What is the difference between a discharge and a dismissal?

A discharge means that the debtor’s liability to pay pre-petition debts is erased.  Certain debts are re-affirmed and continue including secured debts such as a mortgage, most car loans as long as the vehicle has not been surrendered.  Any unsecured debt is canceled once the discharge is issued and any attempt to subsequently collect that debt can result in substantial sanctions from the bankruptcy court.

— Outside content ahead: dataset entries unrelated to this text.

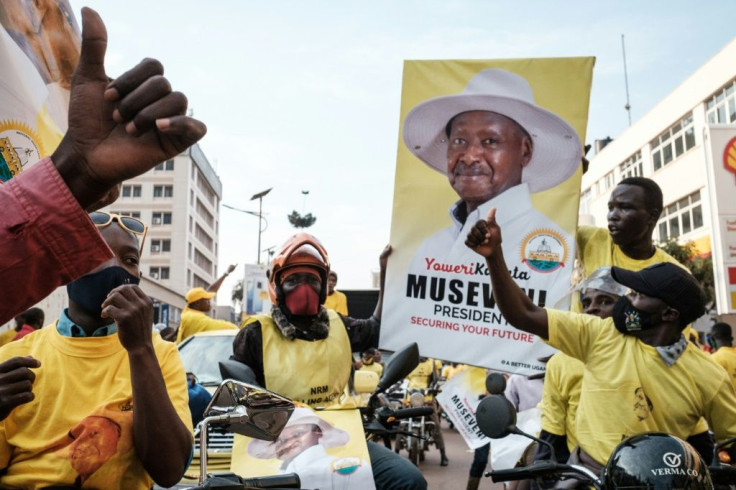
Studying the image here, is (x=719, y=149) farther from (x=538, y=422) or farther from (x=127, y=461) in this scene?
(x=127, y=461)

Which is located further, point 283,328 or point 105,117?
point 283,328

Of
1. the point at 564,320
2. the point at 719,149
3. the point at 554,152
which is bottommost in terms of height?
the point at 564,320

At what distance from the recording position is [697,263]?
3444cm

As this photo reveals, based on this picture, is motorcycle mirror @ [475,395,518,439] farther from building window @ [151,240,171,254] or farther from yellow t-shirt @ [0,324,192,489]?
building window @ [151,240,171,254]

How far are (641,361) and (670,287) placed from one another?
361mm

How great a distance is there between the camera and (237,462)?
116 inches

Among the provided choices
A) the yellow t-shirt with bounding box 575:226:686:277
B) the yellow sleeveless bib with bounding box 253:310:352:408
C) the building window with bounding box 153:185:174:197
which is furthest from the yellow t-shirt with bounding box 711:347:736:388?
the building window with bounding box 153:185:174:197

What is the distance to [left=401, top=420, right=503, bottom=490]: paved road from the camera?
11.0 m

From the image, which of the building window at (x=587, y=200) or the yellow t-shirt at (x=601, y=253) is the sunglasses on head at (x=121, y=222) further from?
the building window at (x=587, y=200)

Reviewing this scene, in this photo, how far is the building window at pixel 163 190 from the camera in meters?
87.0

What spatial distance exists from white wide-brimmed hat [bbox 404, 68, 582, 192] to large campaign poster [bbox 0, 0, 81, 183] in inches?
89.9

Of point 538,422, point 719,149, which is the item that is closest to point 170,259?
point 719,149

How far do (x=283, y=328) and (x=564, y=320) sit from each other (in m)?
1.41

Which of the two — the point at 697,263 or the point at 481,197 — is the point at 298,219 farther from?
the point at 481,197
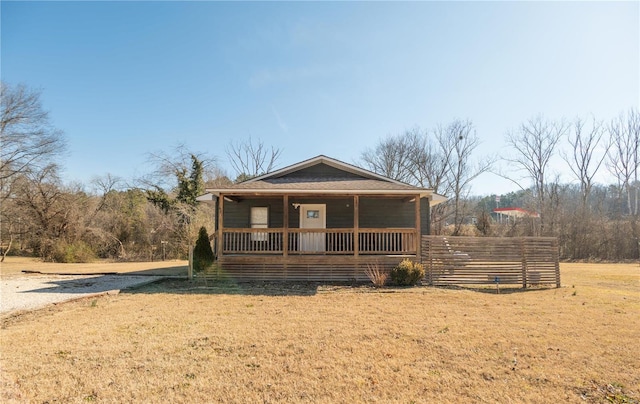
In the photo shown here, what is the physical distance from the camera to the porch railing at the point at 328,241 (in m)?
11.8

If a debtor’s case is dismissed, then it signifies that the debtor did not complete the bankruptcy process and therefore is not entitled to the protections given by that court.  After a dismissal, creditors can resume collection efforts.  A word of advice:  Always keep an eye out for a re-filing because it is not uncommon for a debtor to have the case dismissed and to turn around and file another one fairly quickly.  This only becomes abuse of the system if it happens repeatedly.

What is “receivership?”

Receivership is a state law remedy similar to bankruptcy.  A “receiver” is appointed by a Superior Court judge either on the judge’s own motion or by virtue of a consent motion from the parties to an underlying dispute.  The receiver essentially assumes responsibility for the operations and finances of a company which is placed in receivership.  The order appointing the receiver contains the powers and duties of the receiver, gives the receiver the right to employ professionals, but sets the rate of compensation for the professionals, and provides guidance to the receiver in terms of the receiver’s duty to provide interim reports to the court. The court generally will set a finite period for the receivership, but the parties to the underlying action from which the receivership arose can have that time extended by making a motion to extend to the court.

Oftentimes receiverships are used to wind down a company though they can be used to stabilize a business while principals of that business resolve a shareholder dispute either resulting in a sale of the business or a settlement resolving ownership as between the principals.  The receiver submits a bill to the court by means of a motion and the court determines how much the receiver is to be paid and who is to make the payment.